Microalbuminuria—where low levels of a protein called albumin leak from the kidneys into urine—is associated with a much higher risk of death in HIV-positive women, according to a study published in the September 1 issue of the Journal of Acquired Immune Deficiency Syndromes. Proteinuria—the presence of any protein in urine—was also associated with increased mortality among women living with HIV in the study.

The kidneys are critical to filtering out toxins from the blood stream, while leaving in place blood proteins and other things that the body needs to remain healthy. Occasionally, when the filters in the kidneys become damaged, blood proteins can filter into the urine. Diabetes and high blood pressure are the most common culprits of kidney disease. People with a number of chronic diseases, including HIV and hepatitis, regularly have their urine tested for the presence of blood proteins. When proteins of any kind are present, this condition is called “proteinuria.”

Albumin is a specific blood protein that can leak into urine. When it does, it is often a sign of either cardiovascular disease or kidney disease. Microalbuminuria has been strongly associated with an increase in premature death in the general public. Though higher rates of the condition have been noted in people with HIV, researchers have never explored whether these higher rates are associated with an increased risk of death.

To examine this question, Christina Wyatt, MD, from the Mount Sinai School of Medicine in New York City, and her colleagues studied the results of two urine tests in 1,547 HIV-positive women enrolled in the Women’s Interagency HIV Study (WIHS). Women were included if they had at least two eligible urine samples at least six months apart.

The women were tested for both proteinuria and microalbuminuria. Participants were classified as having “confirmed” microalbuminuria if they had either microalbuminuria at two study visits, or microalbuminuria at one visit and proteinuria at the other study visit. They were considered to have “unconfirmed” microalbuminuria if they had microalbuminuria at only one study visit, and they were considered to not have microalbuminuria if albumin could not be found in the urine at either study visit.

Of the more than 1,500 women, 1,261 had no microalbuminuria, 165 had unconfirmed microalbuminuria, 64 had confirmed microalbuminuria, and 57 had proteinuria. The demographics differed depending on the presence of protein in the kidneys. Women with no microalbuminuria were younger than the women in the other groups, more likely to be white, and less likely to have diabetes, high blood pressure or hepatitis B virus infection.

Wyatt and her colleagues found that the presence of protein in the urine was highly predictive of mortality. Women with unconfirmed microalbuminuria were 3.4 times as likely to die prematurely as women with no microalbuminuria. Women with confirmed microalbuminuria were 3.9 times as likely to die, and women with proteinuria had a death rate that was 5.9 times higher.

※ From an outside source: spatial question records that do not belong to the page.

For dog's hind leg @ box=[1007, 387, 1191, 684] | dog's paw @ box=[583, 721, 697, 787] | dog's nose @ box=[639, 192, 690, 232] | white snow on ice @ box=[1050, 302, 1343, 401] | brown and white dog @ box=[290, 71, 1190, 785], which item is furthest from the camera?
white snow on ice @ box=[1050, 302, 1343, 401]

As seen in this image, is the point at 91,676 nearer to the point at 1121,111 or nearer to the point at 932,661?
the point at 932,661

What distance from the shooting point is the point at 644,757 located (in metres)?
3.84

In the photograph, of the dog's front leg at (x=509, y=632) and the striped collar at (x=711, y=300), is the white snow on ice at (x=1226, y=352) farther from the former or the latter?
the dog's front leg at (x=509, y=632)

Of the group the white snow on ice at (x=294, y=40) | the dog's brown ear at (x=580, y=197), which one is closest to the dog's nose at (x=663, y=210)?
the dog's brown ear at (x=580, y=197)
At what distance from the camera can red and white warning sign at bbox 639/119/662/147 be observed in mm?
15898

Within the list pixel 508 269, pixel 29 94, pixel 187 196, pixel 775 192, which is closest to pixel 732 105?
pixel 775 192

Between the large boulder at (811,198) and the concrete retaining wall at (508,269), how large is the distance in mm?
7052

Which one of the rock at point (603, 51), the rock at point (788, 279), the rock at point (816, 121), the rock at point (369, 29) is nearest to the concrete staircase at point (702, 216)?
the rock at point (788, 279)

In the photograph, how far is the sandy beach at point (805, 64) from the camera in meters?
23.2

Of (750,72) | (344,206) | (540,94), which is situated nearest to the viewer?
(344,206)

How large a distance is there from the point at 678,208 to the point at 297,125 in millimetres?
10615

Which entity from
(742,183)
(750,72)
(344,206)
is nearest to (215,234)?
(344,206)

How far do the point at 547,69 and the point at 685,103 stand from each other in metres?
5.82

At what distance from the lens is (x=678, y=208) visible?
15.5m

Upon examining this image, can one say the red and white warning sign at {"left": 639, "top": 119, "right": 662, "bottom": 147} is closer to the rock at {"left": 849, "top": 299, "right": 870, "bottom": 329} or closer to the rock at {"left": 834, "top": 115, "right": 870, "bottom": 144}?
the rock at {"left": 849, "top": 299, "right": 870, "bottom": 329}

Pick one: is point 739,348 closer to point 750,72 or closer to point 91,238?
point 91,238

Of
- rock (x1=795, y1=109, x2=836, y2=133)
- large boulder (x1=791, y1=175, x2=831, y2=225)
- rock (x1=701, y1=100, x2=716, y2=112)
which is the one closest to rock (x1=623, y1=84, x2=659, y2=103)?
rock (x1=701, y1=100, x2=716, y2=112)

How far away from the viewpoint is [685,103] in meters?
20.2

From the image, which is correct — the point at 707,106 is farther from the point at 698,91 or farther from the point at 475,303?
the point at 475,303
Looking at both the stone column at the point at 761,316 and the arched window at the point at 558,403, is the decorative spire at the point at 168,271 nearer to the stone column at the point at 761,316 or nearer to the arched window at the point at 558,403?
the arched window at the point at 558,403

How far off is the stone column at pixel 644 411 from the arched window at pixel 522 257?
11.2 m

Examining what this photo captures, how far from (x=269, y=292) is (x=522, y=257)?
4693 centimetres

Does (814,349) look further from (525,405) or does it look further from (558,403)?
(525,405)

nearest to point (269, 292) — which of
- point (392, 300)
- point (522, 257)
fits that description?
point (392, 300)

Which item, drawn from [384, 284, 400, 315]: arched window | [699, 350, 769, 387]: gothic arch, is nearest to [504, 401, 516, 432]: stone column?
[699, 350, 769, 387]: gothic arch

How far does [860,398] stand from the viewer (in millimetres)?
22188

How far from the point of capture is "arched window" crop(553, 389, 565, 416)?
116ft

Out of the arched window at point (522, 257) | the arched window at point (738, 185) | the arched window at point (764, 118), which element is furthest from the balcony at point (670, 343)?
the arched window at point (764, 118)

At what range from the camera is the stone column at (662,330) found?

Though these numbers dropped when Wyatt’s team accounted for factors such as race, CD4 count and previous AIDS-related illnesses, the increased death rate was still at least twice as high in women with protein in their urine. Systolic blood pressure was highly associated with microalbuminuria, but no other factors were, including whether or not a person was taking antiretroviral (ARV) therapy.

The authors acknowledge that their study only included women, most of whom were enrolled before the modern combination ARV era. Moreover, because most of the deaths were AIDS-related, it was difficult to tease out the individual contribution of microalbuminuria and also difficult to pinpoint the cause of this condition. Nevertheless, the authors concluded that testing for microalbuminuria could help predict which people with HIV are at increased risk for dying early and may be a good early warning sign of cardiovascular disease.

“Future studies should investigate whether microalbuminuria is associated with mortality in other HIV-infected populations and whether microalbuminuria testing is a cost-effective approach to identify patients who may benefit from earlier intervention,” the authors concluded.